The lack of such guidance is unsatisfactory for several reasons. Firstly, clinicians often disagree about what is morally and legally required of them. Secondly, this disagreement leads to arbitrary differences in the treatment that elderly patients receive; indeed, on occasion, non- treatment on the basis of old age is used unacceptably as a mechanism for rationing scarce resources. Finally, when disagreements arise within clinical teams or with patients or relatives no agreed policy exists to help to resolve these disagreements.
Informed consent and competence are discussed.
When a clinician has decided that an elderly patient is incompetent to reject potentially life saving treatment no legal means exists for a relative to make a decision on the patient's behalf. The courts have confirmed that only doctors have the right to make such clinical decisions. In doing so, they have a professional duty to act in the best interests of the patient.

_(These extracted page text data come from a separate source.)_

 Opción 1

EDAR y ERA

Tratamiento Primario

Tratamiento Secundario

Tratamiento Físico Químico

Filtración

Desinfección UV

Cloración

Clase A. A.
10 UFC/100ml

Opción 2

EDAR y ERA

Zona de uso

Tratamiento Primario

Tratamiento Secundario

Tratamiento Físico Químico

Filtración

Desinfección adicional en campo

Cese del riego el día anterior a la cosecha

And the concept of personhood...
What makes people the same persons that they were as children is that they perceive a narrative chain linking their many memories, goals, and beliefs. If, however, a complete break occurs in this chain, where no connections exist, their personal identity is destroyed. Despite the fact that their bodies are the same these patients are not the same persons that they were. Indeed, without the long term and short term memory to develop new connections they are not persons at all. Even when such patients seem to be doing things intentionally they are primarily reacting to external stimuli.
Responses may not be considered responses but local motor reactions.

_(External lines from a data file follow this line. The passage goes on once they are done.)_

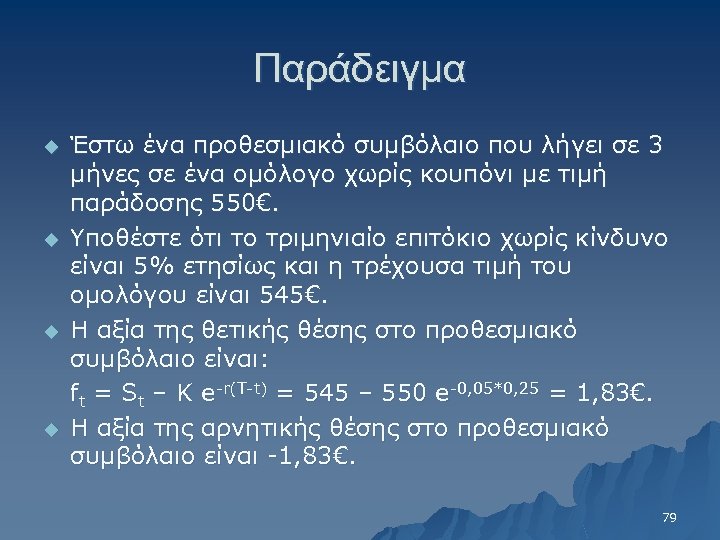 Παράδειγμα

Έστω ένα προθεσμιακό συμβόλαιο που λήγει σε 3 μήνες σε ένα ομόλογο χωρίς κουπόνι με τιμή παράδοσης 550€.

Υποθέστε ότι το τριμηνιαίο επιτόκιο χωρίς κίνδυνο είναι 5% ετησίως και η τρέχουσα τιμή του ομολόγου είναι 545€.

Η αξία της θετικής θέσης στο προθεσμιακό συμβόλαιο είναι:

$f_t = S_t - K e^{-r(T-t)} = 545 - 550 e^{-0,05*0,25} = 1,83$€.

Η αξία της αρνητικής θέσης στο προθεσμιακό συμβόλαιο είναι -1,83€.

79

The decision not to treat, to withhold treatment, is an act. It is a reasonable position to adopt that such an action that causes or brings about death may be considered manslaughter, potentially murder, in law.

Further reading -
Liverpool Care Pathway – A Loss Of Touch With the Final Reality Of Life
In conclusion, what is the one percent...? 
The One Percent is a 2006 documentary about the growing wealth gap between America's wealthy elite compared to the overall citizenry.
Wikipedia
and the One Percent Rule?

It is the growing health gap of curative provision between the UK's elder community compared to the overall population.